With a conspicuous racist occupying 1600 Pennsylvania Avenue and white supremacy on the rise, this may seem an especially inopportune time for such an idea. Surely now an epic struggle, a decisive battle, is unavoidable. Perhaps. But there is another lesson to be taken from recent events. A banal-but-powerful form of bigotry comes into view whenever a baseline assumption of white superiority is challenged. One sees it in relatively trivial forms when iconic heroes and heroines are cast as people of color in films: Consider the bizarre uproar over a black Little Mermaid in the latest Disney confection or over a black stormtrooper in the latest Star Wars films. (There is of course something similar to be said with respect to sex; some of the same folks were apoplectic over a female Jedi Knight.) One sees it in a more consequential form in a backlash to Barack Obama’s Presidency, which propelled Trump—the anti-Obama—to power.

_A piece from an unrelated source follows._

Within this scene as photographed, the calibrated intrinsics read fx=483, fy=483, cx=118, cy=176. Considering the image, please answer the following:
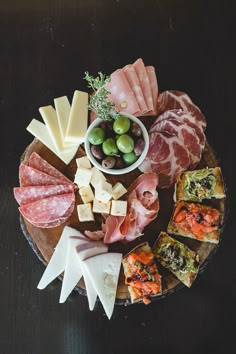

What has been for many a comforting assurance of racial status is called into question when positions and roles of prestige once exclusive to whites are occupied by people of other races. Perhaps more than anything else, Trump’s genius has been to tap into this inarticulable but quite potent sense of racial anxiety. But this doesn’t suggest that all of even Trump’s most committed supporters are irredeemable bigots; it suggests instead that many are typical Americans imbibing the banal, unremarkable racism that runs through American culture like capillaries. The best way to counteract their prejudices may not be to defeat them or compel them to repent, but to nudge them away from their biases and toward their better selves.